TURLOCK — The sign outside St. Francis Anglican Church reads think FORGIVE act. Action and forgiveness were the themes of the day, as the parishioners gathered Sunday for one last time at their church on Main Street before walking several blocks away to begin a new church in rented facilities.
The congregation opened its closing service with "Joyful, Joyful, We Adore Thee," which includes the words, "Thou art giving and forgiving ... teach us how to love each other."
It was especially poignant because the St. Francis facility has been in a tug-of-war since 2007, when 40 of the 47 parishes in the San Joaquin Diocese voted to leave the national Episcopal church over theological differences. The departing parishes, including St. Francis, and the diocese were sued by the Episcopal church in 2008 and 2009 in a bid to regain those properties.
After several years of litigation and a ruling earlier this year that favored the Episcopal church against two independently incorporated parishes in Kern County, the decision was made to return St. Francis and the historic Red Church (St. James) in Sonora, which were similarly incorporated. Lawsuits against the diocese and other parishes are still in the courts.
"We're here for a difficult service," said Bishop Eric Menees of the San Joaquin Anglican Diocese, who led the closing service at St. Francis. "This in a way is a death for us. I know some of you have spent your entire lives here baptized as a baby, married, baptized your children here, buried loved ones. It is normal for anger to arise. But if you're angry, be angry at me. As your bishop, it was my decision not to spend hundreds of thousands of dollars to continue litigating for this building."
'No liturgy for this'
He later asked the congregation to pray "for our brothers and sisters of St. Francis Episcopal Church," which will take over the property June 1.
The bishop added, "There is no liturgy for this. If you look in our book for 'what to do when you've had to move out of a building because you've been sued,' there's nothing there," which prompted one of several moments of laughter.
Menees opened a time of sharing by members of the congregation of memories in that building. One woman spoke of baptizing her children there. An elderly man said he had been walking down the street one day when he felt God tell him to go into the church, where he found a warm welcome and years of fellowship. One woman, choking back tears, said, "I'm blessed because I've been here all my life. This is my home."
Virginia Cook said she had begun attending the church shortly after it was begun in 1948. "There are lots of memories here," summed up another man.
Through "our grief and our sorrow," Menees said, "we need to acknowledge that God is able to transform it into joy. St. Francis Anglican can become Grace Anglican Church, which will be a place where God is honored and glorified."

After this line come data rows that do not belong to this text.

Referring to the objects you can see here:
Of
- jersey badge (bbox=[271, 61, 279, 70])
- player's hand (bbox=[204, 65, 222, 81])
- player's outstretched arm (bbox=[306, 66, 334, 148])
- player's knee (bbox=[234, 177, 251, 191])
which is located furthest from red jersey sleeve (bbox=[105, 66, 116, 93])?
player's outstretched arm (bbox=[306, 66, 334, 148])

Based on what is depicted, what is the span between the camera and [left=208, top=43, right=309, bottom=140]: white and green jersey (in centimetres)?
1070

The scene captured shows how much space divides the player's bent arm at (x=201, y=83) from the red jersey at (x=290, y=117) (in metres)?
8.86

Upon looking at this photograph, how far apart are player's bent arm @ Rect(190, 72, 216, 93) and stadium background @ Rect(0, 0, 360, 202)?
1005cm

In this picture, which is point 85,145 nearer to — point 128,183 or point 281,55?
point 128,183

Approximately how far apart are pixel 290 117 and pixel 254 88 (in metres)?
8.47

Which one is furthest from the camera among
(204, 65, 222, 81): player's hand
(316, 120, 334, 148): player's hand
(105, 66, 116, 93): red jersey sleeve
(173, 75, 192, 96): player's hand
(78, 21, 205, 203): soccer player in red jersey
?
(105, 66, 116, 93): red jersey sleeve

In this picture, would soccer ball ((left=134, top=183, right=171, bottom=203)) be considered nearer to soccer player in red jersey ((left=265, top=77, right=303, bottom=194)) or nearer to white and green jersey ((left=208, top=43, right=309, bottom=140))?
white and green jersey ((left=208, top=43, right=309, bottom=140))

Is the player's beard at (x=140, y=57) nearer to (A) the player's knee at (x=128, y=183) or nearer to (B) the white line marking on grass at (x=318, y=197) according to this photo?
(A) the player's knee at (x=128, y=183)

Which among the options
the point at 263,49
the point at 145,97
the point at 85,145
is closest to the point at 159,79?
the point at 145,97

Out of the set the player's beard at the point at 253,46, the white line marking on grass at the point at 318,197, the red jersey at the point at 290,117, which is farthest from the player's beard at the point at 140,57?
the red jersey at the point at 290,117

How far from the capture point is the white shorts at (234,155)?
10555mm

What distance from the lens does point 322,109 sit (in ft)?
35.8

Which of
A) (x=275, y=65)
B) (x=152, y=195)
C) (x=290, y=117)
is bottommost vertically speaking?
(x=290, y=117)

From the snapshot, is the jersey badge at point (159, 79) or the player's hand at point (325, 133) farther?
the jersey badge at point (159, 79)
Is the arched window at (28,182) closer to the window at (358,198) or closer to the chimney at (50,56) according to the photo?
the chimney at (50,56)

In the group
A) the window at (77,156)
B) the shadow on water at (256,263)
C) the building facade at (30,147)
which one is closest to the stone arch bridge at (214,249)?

He and the Rev. Gerry Grossman, pastor of the church, then led the crowd of about 80 people down Main Street and onto South Denair Avenue, where they were welcomed by about 20 people from First Christian Church, which is sharing their facilities with the new church, called Grace Anglican Church.
The Day of Pentecost
The Rev. Greg Frazier, pastor of First Christian, was among those to greet the arriving congregation.
"The founding principle of this church, which was started in 1908, was that we are all one body (in Christ)," he said. "This was just an opportunity for us to help."
Inside the packed sanctuary Anglicans from Fresno, Oakdale and Merced arrived to participate in the start of the new church Grace Anglican opened its first service with a reminder that the day was Pentecost Sunday "the day of the birth of the church," Menees said, referring to the biblical account in Acts.
"This is, in every way, shape and form, a new moment," he said. "This is, sadly, the passing of St. Francis Anglican Church. But this is the day that begins Grace Anglican Church." His comment prompted applause.
The inaugural service was followed by a meal to celebrate the new beginnings.
Although the final exit from St. Francis was somber with a few teary-eyed glances at the beautiful stained glass windows that fill the sanctuary, the overall mood of the congregation was positive.
"I'm upset over what the Episcopal church has done; it's not the way Christians should act," said Russ Rappley, who joined St. Francis after moving from Michigan about four years ago. "Nevertheless, I am overjoyed that this church has taken us in. They have a beautiful church. I think we'll be very happy here."
'Grace of God is in us'
Ginny Pennington, who said she was a longtime member of St. Francis, said, "I was sad to leave the building, but very thankful to First Christian Church to give us a new home. (The service) was beautiful. It was a nice transition."
Joseph Magnu, who joined the church in 1998, a year before he was married there, said, "It's sad to leave (St. Francis), but we leave with our own conviction in the truth of the Lord as revealed in the Bible. The building, although beautiful and we love it very much, is only a place. The grace of God is in us."